Activity
In the listing below, find the line with "UFMIP can be: " and copy every line from there up to and including the line with "Manuels d'atelier Citroën", exactly and without pictures.

Provided entries
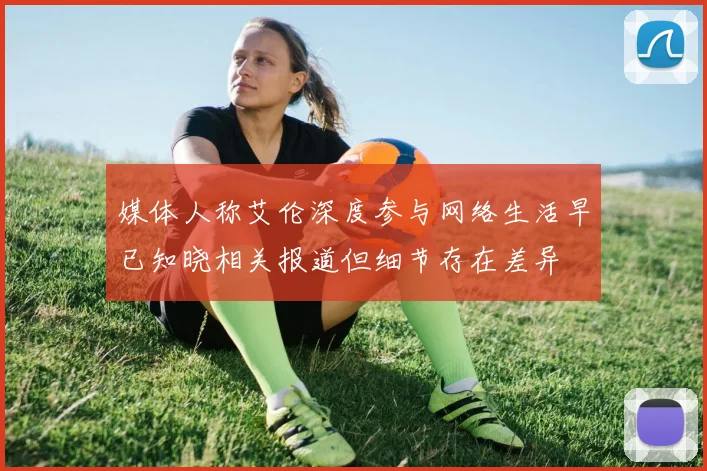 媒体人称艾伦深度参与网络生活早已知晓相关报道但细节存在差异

--

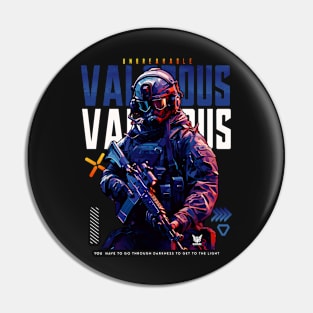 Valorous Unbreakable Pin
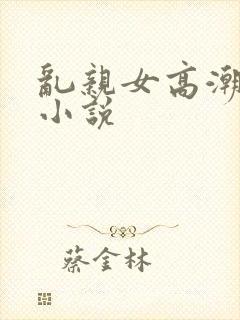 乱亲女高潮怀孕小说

---

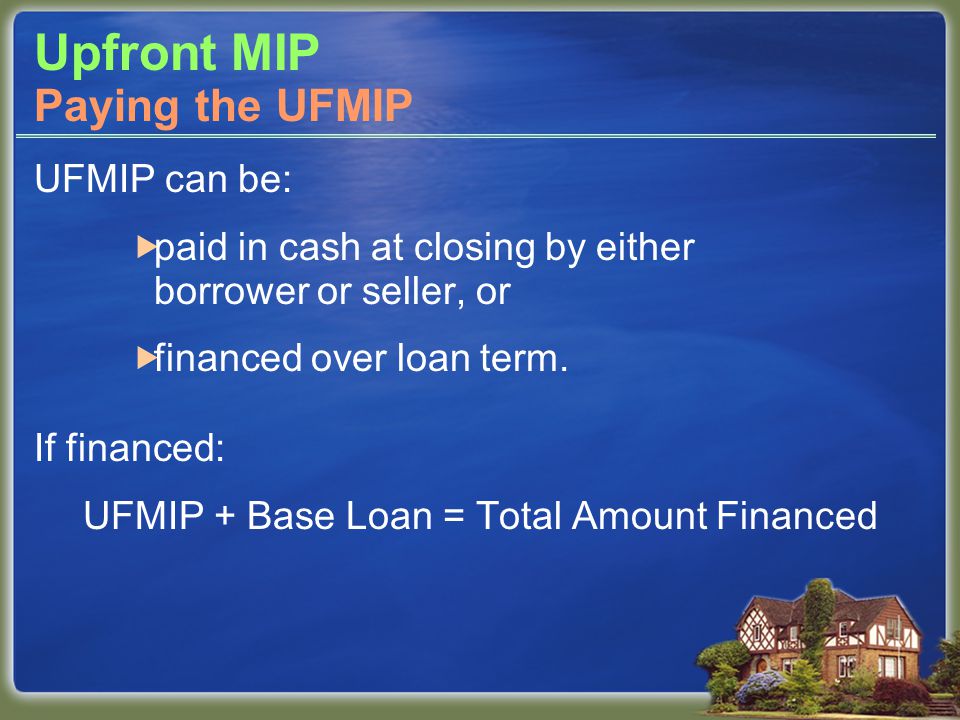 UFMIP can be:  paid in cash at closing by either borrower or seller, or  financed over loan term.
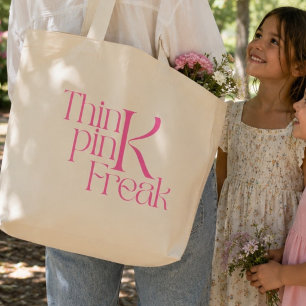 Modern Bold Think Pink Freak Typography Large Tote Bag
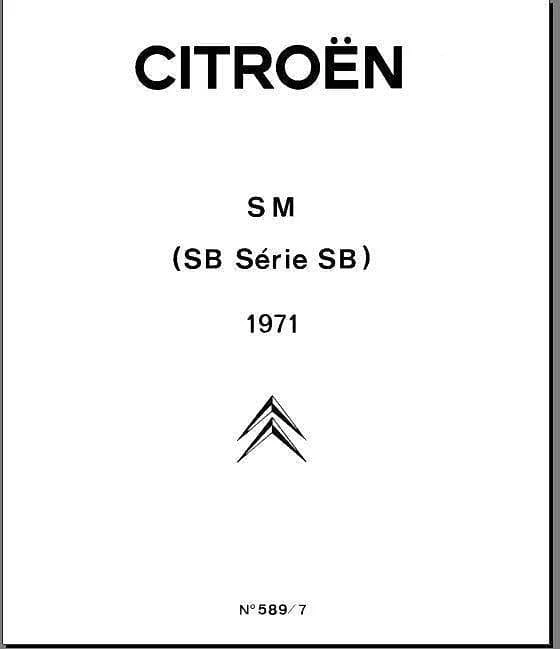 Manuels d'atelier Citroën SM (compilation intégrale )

Answer box
 UFMIP can be:  paid in cash at closing by either borrower or seller, or  financed over loan term.
 Modern Bold Think Pink Freak Typography Large Tote Bag
 Manuels d'atelier Citroën SM (compilation intégrale )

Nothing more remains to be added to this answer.